The CD95/CD95L pathway plays the dominant role in the PPVO-mediated apoptosis of monocytes/macrophages. The mice (six/group) were treated with placebo, mock supernatant, or PPVO and were analyzed 6 h later. In MRL/MpJ-Fas^lpr mice, we found a reduction in the population of monocytes/macrophages of about 25% after PPVO treatment, whereas the number of monocytes/macrophages was reduced 68.8% in wild-type mice in comparison to the placebo control (P < 0.05).

FIG. 6

The local suppression of the immune response is systemically compensated. BALB/cJ mice were treated with PPVO or placebo. After 16 h, anti-CD95L antibodies were administered and the mice were infected with a lethal dose of herpesvirus.
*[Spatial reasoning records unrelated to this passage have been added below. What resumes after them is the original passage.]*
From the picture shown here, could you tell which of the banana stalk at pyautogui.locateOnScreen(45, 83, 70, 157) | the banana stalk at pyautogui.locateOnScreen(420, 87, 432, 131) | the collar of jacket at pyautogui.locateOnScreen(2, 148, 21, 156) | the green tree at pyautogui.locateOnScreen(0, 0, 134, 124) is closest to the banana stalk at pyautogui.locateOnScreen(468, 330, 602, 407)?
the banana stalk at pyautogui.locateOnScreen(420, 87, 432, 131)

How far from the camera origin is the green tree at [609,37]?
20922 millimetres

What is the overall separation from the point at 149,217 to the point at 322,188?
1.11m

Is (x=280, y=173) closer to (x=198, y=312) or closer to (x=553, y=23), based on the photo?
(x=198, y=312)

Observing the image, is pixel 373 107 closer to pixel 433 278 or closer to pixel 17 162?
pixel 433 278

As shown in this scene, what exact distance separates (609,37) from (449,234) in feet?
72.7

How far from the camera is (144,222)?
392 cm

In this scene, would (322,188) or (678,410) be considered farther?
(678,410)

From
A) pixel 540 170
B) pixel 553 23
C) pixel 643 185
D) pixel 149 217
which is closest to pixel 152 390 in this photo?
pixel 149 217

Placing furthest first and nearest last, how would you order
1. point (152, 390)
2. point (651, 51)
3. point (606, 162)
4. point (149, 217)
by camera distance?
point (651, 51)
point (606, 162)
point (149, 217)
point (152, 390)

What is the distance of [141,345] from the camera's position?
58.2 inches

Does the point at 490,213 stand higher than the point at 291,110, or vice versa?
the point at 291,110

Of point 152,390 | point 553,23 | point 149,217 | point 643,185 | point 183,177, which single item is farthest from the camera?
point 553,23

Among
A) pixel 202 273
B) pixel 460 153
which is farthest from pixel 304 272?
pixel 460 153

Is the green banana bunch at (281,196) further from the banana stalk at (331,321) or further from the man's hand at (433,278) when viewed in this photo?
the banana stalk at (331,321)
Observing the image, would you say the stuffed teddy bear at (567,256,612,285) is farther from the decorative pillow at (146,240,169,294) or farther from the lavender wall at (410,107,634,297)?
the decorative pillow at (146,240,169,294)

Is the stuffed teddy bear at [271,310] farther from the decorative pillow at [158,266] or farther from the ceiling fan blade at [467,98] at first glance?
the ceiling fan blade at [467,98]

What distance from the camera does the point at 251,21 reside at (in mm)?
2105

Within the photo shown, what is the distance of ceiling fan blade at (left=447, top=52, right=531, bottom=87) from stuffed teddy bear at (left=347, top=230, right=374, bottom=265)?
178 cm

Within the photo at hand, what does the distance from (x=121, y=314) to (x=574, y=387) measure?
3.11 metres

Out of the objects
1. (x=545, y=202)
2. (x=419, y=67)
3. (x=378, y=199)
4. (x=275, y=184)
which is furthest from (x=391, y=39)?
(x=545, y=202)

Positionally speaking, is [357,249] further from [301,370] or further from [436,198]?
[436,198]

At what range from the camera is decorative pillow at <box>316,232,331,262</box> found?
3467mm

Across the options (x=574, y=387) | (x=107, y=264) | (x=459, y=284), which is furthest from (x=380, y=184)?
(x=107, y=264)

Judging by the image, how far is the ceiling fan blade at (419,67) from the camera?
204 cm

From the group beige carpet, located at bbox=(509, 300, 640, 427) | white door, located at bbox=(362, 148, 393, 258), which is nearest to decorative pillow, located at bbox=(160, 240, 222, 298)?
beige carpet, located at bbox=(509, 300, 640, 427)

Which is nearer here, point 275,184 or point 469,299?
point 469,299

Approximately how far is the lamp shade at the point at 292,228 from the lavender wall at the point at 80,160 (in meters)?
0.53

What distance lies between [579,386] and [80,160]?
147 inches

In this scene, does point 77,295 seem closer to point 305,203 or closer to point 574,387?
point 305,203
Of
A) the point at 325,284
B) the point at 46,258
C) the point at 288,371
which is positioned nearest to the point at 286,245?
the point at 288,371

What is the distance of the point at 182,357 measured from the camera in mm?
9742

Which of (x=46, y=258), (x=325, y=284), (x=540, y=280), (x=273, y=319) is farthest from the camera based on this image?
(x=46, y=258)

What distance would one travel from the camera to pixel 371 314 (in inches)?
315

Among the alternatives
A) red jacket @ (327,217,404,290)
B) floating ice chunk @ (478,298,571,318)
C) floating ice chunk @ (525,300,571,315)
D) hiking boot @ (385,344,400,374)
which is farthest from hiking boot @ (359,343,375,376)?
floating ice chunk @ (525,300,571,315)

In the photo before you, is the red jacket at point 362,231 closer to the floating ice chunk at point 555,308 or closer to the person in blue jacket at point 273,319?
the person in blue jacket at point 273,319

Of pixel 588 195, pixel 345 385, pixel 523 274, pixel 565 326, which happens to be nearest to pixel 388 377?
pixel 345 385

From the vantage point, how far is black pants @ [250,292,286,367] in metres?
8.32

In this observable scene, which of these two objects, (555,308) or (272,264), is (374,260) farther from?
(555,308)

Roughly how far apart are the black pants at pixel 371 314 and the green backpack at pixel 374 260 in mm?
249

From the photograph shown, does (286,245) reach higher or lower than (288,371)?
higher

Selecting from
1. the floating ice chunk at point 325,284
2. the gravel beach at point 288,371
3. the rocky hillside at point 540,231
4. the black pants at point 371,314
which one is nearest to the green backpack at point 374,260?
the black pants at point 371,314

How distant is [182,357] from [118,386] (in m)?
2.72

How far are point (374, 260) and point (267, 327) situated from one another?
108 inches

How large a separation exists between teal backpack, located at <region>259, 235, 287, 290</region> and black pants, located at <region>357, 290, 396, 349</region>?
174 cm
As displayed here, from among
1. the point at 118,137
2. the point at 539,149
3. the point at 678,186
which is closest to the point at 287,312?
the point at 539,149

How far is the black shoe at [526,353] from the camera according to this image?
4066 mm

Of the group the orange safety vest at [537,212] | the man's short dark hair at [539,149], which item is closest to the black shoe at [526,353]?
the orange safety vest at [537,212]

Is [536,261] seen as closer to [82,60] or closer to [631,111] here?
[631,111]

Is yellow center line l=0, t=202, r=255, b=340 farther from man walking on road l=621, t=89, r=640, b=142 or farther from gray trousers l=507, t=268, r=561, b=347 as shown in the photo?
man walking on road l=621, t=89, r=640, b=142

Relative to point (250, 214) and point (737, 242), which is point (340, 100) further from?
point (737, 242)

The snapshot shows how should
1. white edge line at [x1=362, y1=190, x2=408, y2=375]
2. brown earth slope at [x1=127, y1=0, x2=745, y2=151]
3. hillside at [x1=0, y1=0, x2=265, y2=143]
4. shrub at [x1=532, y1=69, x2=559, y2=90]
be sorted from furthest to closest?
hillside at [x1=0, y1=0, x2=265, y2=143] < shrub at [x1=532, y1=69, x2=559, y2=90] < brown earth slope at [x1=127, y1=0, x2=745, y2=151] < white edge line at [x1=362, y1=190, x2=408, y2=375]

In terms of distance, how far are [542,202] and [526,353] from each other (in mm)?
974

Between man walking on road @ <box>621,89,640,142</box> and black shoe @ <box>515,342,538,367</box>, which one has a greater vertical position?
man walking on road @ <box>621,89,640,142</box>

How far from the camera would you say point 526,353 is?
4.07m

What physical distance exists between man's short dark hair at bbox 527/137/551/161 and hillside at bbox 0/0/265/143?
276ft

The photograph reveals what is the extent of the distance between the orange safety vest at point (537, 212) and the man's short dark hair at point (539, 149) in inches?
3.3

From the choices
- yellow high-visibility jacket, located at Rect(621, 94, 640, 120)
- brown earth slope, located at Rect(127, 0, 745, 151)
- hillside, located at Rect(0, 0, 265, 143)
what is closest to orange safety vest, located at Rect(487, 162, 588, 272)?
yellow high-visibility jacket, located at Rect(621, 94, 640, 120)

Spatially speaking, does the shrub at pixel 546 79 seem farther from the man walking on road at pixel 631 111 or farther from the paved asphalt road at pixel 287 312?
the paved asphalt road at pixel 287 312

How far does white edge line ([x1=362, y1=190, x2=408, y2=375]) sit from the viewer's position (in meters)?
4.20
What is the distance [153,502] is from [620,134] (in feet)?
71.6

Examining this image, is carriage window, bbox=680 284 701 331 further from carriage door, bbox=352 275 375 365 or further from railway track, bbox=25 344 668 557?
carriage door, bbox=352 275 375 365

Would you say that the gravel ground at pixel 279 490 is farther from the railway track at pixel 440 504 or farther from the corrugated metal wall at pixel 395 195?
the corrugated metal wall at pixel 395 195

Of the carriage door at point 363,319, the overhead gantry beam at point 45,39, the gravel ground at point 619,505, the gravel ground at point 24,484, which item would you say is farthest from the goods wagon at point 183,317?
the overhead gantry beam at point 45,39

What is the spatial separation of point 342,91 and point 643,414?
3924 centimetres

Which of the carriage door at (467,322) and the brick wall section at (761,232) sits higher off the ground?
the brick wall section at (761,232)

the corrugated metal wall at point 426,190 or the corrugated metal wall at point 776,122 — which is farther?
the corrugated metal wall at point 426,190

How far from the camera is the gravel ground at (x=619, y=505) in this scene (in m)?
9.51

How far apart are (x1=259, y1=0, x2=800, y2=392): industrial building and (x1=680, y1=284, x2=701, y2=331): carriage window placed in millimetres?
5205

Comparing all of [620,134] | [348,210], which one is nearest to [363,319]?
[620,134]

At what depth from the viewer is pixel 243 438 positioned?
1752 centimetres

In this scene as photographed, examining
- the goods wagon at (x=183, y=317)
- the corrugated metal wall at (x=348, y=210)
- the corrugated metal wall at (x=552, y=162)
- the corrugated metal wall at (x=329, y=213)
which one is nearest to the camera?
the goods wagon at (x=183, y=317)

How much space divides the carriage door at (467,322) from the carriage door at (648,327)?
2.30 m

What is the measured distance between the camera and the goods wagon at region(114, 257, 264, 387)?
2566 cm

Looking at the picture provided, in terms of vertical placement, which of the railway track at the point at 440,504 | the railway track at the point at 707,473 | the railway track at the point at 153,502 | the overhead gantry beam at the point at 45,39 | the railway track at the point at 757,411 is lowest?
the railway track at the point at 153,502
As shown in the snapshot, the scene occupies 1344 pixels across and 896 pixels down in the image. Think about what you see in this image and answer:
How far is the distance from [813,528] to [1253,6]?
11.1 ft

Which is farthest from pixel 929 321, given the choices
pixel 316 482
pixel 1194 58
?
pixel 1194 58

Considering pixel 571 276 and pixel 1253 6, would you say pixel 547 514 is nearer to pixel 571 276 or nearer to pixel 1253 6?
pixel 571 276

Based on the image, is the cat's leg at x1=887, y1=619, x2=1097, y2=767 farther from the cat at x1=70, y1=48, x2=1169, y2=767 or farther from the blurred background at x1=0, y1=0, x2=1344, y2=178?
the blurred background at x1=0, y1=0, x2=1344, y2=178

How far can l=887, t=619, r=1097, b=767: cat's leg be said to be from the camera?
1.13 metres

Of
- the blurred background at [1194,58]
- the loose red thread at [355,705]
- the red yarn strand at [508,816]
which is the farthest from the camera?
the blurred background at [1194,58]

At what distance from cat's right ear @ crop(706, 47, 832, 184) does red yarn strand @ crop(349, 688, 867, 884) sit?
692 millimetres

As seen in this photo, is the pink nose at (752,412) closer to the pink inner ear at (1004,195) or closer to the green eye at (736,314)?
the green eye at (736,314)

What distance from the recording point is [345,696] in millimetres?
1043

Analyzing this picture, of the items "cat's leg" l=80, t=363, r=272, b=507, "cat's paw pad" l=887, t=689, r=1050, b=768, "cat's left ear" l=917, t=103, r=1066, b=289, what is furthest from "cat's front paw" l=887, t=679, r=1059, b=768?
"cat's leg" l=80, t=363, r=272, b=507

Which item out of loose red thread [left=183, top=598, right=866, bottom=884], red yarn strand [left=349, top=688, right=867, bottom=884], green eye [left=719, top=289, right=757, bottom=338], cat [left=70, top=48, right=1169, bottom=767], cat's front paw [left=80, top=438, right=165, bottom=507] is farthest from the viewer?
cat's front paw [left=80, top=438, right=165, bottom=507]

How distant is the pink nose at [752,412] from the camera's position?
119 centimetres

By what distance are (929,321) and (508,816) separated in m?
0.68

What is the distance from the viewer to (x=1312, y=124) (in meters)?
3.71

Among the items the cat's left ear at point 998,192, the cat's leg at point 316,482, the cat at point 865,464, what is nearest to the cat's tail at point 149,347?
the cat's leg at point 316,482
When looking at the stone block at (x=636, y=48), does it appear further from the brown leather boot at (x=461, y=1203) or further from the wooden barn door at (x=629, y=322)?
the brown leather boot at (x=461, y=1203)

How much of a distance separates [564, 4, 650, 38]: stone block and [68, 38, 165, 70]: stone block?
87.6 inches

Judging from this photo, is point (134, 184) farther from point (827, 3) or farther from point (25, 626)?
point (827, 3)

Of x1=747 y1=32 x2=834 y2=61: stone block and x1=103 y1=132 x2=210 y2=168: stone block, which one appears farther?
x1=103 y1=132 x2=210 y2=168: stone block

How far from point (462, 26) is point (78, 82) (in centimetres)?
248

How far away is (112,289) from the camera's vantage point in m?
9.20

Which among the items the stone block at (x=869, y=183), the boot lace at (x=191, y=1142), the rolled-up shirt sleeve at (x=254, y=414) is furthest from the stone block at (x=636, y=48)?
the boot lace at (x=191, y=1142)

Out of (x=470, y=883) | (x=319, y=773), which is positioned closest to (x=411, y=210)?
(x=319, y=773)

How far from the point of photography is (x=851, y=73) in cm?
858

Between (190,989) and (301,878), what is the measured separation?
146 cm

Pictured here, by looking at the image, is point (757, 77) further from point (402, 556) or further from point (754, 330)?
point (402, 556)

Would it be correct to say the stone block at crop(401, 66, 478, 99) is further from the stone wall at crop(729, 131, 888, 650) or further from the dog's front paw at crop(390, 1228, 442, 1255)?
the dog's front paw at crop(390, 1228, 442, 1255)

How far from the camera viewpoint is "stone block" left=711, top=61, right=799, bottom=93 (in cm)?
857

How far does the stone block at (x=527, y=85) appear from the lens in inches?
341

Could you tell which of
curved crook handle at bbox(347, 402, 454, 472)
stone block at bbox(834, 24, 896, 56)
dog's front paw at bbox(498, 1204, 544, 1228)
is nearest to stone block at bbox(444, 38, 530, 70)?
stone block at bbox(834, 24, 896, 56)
Eighty percent of the placebo-pretreated mice died after 12 days. In contrast, PPVO pretreatment led to significantly prolonged survival (n = 10; P < 0.05), indicating a systemic stimulatory effect that occurs about 1 day after PPVO exposure. Blocking the CD95/CD95L pathway of apoptosis did modulate the course of herpes and led to a higher survival rate in these mice (not statistically significant). However, when pretreated with PPVO, 80% of the animals survived (P < 0.05).